Now consider the differential equation $f(y) \frac{dy}{dx} = g(x).$ Here, many people will "multiply by $dx$" to get $f(y) \, dy = g(x) \, dx$ and then integrate both sides. Again, without the machinery of differential forms, this statement is meaningless. Here we can avoid this by integrating the original equation with respect to $x$: $\int f(y) \frac{dy}{dx} \, dx = \int g(x) \, dx$ or to use different notation, $\int f(y(x))y'(x)\, dx = \int g(x) \, dx.$ Then as long as certain hypotheses are satisfied, the change-of-variables (substitution) theorem says that this is just $\int f(y) \, dy = \int g(x) \, dx$ so we are back to where the first method lead us.
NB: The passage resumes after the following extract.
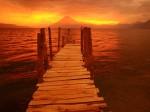 Volcano Sunset  Guatemala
The point of this is that manipulations involving "multiplying by $dx$" are usually shorthand for some more "rigorous" method. However, if you are aware of (and comfortable with) the mathematics going on behind the scenes, then there is no loss of rigor. "Real mathematicians" don't frown upon using these kinds of manipulations themselves, they just frown upon students using them without knowing why they work.